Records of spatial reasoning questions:
◇ ◇ ◇

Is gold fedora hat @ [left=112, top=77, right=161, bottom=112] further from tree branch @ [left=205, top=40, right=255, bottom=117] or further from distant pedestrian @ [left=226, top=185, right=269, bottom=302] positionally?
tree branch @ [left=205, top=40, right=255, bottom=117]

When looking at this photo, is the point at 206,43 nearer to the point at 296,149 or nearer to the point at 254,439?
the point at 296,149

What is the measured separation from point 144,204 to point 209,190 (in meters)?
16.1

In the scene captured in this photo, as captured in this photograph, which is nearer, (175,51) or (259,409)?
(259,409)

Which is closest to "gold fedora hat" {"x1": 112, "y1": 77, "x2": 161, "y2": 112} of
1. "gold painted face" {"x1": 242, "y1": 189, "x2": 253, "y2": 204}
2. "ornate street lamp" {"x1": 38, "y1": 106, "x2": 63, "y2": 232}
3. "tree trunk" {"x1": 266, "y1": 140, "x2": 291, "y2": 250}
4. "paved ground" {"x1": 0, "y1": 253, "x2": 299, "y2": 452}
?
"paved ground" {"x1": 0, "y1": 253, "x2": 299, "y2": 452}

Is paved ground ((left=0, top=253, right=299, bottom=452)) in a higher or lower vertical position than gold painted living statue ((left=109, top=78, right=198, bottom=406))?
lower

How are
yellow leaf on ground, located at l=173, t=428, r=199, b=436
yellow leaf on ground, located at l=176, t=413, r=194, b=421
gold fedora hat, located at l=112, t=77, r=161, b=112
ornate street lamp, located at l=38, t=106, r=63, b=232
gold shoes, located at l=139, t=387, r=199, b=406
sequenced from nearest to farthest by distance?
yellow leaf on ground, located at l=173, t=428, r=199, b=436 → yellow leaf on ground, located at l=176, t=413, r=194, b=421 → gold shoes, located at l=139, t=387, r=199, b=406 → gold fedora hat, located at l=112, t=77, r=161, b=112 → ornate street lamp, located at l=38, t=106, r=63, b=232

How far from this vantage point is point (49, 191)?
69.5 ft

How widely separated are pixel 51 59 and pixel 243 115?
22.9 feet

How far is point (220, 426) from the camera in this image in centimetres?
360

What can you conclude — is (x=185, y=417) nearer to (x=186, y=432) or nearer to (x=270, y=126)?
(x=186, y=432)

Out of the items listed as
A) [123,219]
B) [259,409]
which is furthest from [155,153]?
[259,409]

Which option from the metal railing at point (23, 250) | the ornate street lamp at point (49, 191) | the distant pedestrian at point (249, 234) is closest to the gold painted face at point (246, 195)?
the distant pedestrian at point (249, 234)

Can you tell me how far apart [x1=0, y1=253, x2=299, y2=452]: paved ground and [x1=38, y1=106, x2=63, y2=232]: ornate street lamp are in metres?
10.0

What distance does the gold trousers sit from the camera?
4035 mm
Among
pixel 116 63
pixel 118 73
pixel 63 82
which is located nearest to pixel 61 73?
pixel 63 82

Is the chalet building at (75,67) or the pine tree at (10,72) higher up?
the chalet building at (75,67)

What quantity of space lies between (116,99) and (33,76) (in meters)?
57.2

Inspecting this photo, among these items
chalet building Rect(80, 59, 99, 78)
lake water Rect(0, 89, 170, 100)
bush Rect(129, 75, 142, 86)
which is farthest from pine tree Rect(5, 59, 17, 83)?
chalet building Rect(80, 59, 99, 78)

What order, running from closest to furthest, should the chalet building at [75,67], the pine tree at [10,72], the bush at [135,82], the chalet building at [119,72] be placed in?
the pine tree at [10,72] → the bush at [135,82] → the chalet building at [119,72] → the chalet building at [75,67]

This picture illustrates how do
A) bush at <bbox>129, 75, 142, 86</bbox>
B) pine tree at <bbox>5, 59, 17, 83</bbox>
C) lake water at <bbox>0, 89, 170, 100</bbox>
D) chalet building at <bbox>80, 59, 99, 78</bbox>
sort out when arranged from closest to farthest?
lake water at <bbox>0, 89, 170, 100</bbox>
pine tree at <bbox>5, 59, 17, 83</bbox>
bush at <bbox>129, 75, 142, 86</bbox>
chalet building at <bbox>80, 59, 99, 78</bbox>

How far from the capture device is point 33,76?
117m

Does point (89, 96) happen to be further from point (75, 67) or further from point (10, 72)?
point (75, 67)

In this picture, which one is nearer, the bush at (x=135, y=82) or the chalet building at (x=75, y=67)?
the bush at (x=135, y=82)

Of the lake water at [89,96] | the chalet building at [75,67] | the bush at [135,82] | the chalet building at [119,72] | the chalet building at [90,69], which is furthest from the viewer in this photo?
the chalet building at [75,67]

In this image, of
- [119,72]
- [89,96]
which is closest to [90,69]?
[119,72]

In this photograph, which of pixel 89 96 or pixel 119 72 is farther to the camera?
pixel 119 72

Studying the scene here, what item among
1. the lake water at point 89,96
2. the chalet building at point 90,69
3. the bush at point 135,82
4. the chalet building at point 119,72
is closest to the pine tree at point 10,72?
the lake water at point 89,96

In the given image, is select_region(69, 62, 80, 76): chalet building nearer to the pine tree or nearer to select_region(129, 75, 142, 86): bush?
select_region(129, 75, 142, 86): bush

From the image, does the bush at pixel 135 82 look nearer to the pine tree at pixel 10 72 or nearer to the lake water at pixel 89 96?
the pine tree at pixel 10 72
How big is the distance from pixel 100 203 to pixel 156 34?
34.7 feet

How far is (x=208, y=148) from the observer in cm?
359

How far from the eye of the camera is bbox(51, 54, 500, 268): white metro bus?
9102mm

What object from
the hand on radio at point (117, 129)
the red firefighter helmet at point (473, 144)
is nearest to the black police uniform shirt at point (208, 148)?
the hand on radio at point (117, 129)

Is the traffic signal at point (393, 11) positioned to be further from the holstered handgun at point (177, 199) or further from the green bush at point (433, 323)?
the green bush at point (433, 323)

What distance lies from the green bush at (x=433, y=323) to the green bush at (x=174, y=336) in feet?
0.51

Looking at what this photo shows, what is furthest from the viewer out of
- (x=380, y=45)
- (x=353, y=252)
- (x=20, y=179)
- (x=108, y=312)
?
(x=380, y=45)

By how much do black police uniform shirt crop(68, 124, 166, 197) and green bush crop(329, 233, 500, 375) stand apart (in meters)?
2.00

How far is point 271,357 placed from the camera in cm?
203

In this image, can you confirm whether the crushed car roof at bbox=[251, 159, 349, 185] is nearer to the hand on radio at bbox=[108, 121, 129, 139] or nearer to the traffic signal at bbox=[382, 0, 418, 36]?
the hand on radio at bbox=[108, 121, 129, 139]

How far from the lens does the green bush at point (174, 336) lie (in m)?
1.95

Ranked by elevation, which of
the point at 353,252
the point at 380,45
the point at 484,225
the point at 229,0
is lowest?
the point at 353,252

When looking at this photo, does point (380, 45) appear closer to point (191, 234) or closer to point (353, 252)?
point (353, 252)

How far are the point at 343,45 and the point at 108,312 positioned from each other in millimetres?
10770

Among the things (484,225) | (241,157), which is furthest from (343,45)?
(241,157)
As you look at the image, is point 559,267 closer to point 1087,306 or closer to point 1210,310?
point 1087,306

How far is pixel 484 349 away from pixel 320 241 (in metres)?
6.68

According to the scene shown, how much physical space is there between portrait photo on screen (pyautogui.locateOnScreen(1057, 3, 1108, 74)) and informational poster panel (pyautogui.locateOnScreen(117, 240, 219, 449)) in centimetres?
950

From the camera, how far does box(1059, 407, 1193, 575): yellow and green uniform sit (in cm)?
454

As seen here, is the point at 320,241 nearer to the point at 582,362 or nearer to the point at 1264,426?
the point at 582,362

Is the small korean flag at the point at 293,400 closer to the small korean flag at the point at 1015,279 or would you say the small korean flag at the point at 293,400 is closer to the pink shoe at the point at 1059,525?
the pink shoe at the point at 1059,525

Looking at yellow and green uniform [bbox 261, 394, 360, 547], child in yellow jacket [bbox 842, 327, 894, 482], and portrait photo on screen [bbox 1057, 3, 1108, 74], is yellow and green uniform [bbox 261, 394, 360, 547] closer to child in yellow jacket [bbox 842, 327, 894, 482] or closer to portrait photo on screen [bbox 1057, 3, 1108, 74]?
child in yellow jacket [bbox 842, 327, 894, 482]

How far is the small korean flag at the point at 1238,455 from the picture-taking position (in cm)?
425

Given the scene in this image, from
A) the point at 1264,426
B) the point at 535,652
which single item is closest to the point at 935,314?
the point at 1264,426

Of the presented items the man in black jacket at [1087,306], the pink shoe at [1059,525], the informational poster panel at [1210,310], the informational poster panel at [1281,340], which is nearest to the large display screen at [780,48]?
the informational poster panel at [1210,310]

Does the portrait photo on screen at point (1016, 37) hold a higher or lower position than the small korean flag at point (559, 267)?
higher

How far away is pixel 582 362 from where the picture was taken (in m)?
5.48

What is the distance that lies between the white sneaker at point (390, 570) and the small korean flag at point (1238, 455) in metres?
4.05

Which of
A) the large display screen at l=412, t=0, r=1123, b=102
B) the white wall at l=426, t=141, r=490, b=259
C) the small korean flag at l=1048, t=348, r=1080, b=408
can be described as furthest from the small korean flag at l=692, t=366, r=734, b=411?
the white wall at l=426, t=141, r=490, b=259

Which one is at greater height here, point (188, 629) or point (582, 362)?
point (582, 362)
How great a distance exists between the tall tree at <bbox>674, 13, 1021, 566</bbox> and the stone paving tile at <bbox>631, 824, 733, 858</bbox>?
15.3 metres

◇ ◇ ◇

§ **Exercise**
Give back exactly the lines from the line holding "Is the small korean flag at the point at 293,400" through the last line of the listing, including both.

§ **The output**
Is the small korean flag at the point at 293,400 closer to the small korean flag at the point at 1015,279 or would you say the small korean flag at the point at 293,400 is closer to the pink shoe at the point at 1059,525?
the pink shoe at the point at 1059,525

Looking at yellow and green uniform [bbox 261, 394, 360, 547], child in yellow jacket [bbox 842, 327, 894, 482], and portrait photo on screen [bbox 1057, 3, 1108, 74], is yellow and green uniform [bbox 261, 394, 360, 547] closer to child in yellow jacket [bbox 842, 327, 894, 482] or closer to portrait photo on screen [bbox 1057, 3, 1108, 74]?
child in yellow jacket [bbox 842, 327, 894, 482]

How far is the small korean flag at the point at 1238,455 from the picture-taking position (in cm)?
425

Given the scene in this image, from
A) the point at 1264,426
B) the point at 535,652
which single item is closest to the point at 935,314?
the point at 1264,426

Of the presented items the man in black jacket at [1087,306], the pink shoe at [1059,525], the informational poster panel at [1210,310], the informational poster panel at [1281,340], which is nearest to the large display screen at [780,48]?
the informational poster panel at [1210,310]

Does the portrait photo on screen at point (1016, 37) hold a higher or lower position than the small korean flag at point (559, 267)?
higher

How far away is pixel 582 362 from where the picture was taken (in m)?
5.48

What is the distance that lies between the white sneaker at point (390, 570) and the small korean flag at point (1238, 455) in metres?
4.05

Which of
A) the large display screen at l=412, t=0, r=1123, b=102
B) the white wall at l=426, t=141, r=490, b=259
C) the small korean flag at l=1048, t=348, r=1080, b=408
can be described as furthest from the small korean flag at l=692, t=366, r=734, b=411?
the white wall at l=426, t=141, r=490, b=259

Which one is at greater height here, point (188, 629) or point (582, 362)?
point (582, 362)
How great a distance exists between the tall tree at <bbox>674, 13, 1021, 566</bbox> and the stone paving tile at <bbox>631, 824, 733, 858</bbox>?
15.3 metres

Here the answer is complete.